Preventative healthcare is on the rise around the world. It is already contributing to patients spending less time in hospitals than they used to, in part thanks to an increase in early diagnosis, telemedicine and at-home treatments.
“We’re not currently funded for it, but it would be nice if hospitals in Belgium could work together with other healthcare providers to integrate our data with real-world data from, for example, GPs,” says Denturck. “This would make a dramatic difference to our research insights and the quality of the digital tools we create, as most of the data in hospitals represent people who are already quite ill.”
Hurdles for hospitals wanting to help
AZ Delta is a shining example of a hospital embracing AI, data science and digitalization, using these new technologies to drive health innovation. But this activity hasn’t come easy. Innovation at AZ Delta, as with other hospitals in Belgium, face the twin hurdles of regulations and funding.
“We are here for healthcare, not because we like doing R&D,” Denturck emphasizes. “At the end of the day, we want improved outcomes for patients as a result of our projects. To help patients on a broad scale, we have to go from a prototype to a product – but certification is a lot of work, and finding funding for it is very difficult.”
There is a huge gap, she continues, “between the money needed at the Technology Readiness Levels of research and development and the funds required to get a new technology approved by the EU Medical Device Regulation. Even if we develop a great AI tool, finding the financing and partners to get that product through clinical trials and regulations is a significant challenge.”

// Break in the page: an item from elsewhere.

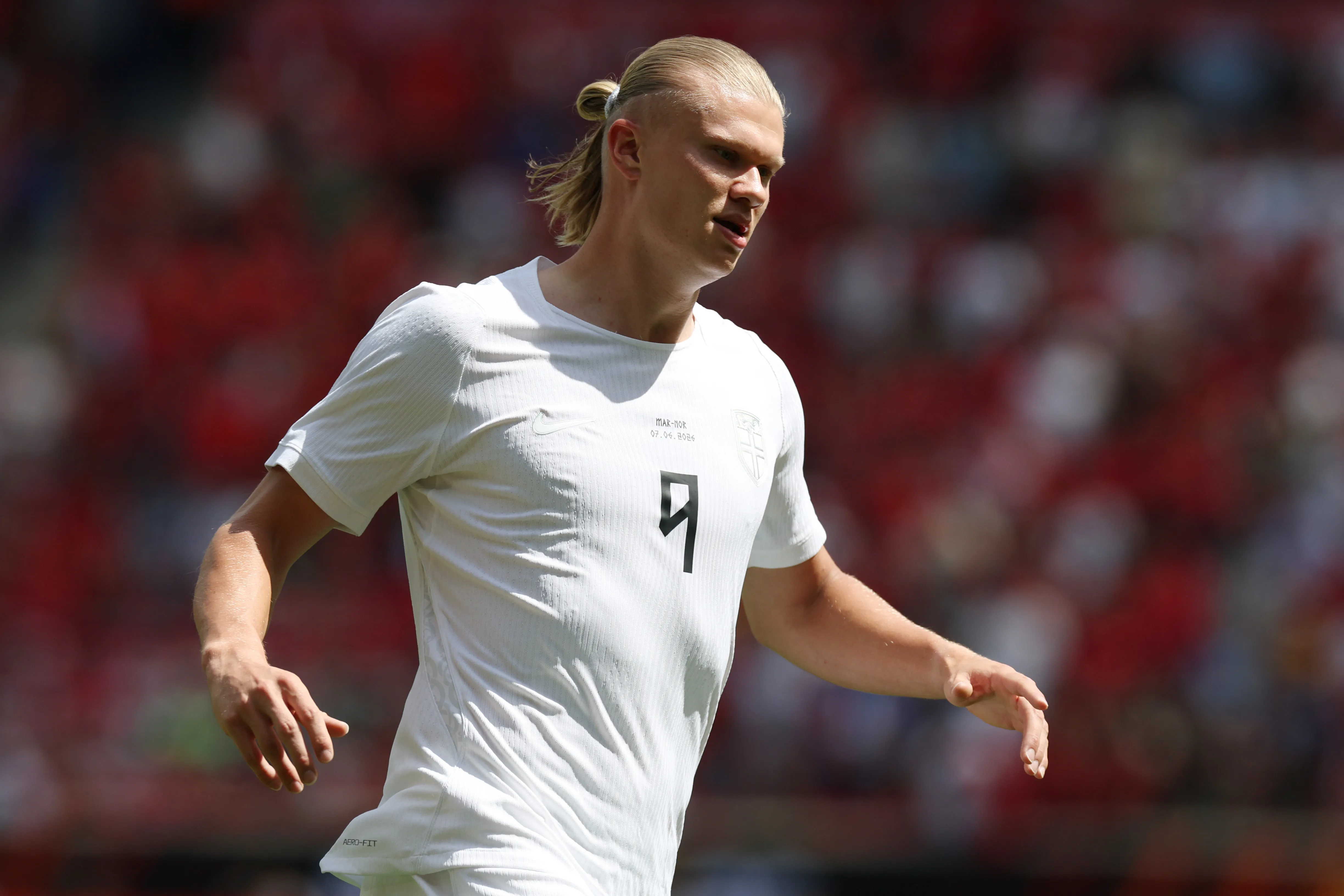 Haaland es la gran figura de Noruega. (Photo by Vincent Carchietta/Getty Images)
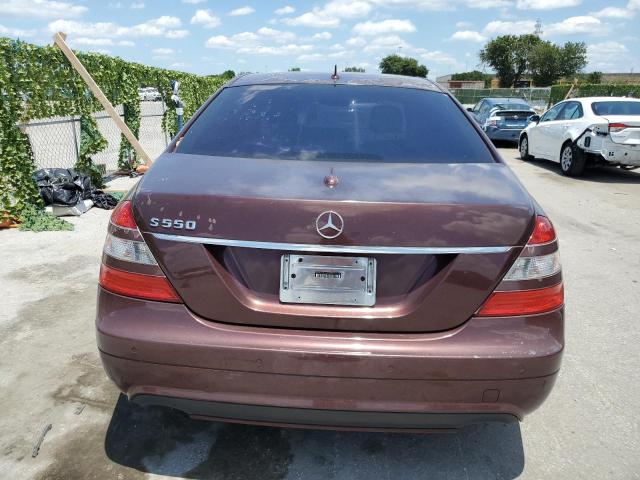 2007 Mercedes-Benz S 550 VIN: WDDNG71X97A050525 Lot: 57207094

“It’s a big issue,” De Jaeger agrees. “To make it easier for Belgian hospitals to participate in innovation, we need more support for certification, and we also need more budget allocated to projects at the earlier research stages. It astonishes me that hospitals have all the ingredients necessary for health innovation – the knowledge, the data, the clinicians, the patients. And yet there is a severe lack of funding for projects. We spend so much of our time writing project proposals for grants; it becomes an insurmountable obstacle for many hospitals.”
Another suggestion is for incentives to be provided to Belgian hospitals that prioritize improving the quality of their data. “Currently, we’re not being recognized for that,” Denturck explains. “But hospitals that work hard to implement systems like OMOP and get their real-world data to a point where large-scale collaborations between hospitals are possible – we think their efforts should be rewarded.”
“What we do is all about collaboration,” De Jaeger concludes. “It’s about taking lots of independent, unstructured data and creating a system and tools that can be used by the whole healthcare system. Innovation like this needs everybody to be invested in it, but it also benefits everyone in turn. To me, that’s what makes it such a nice topic to work on.”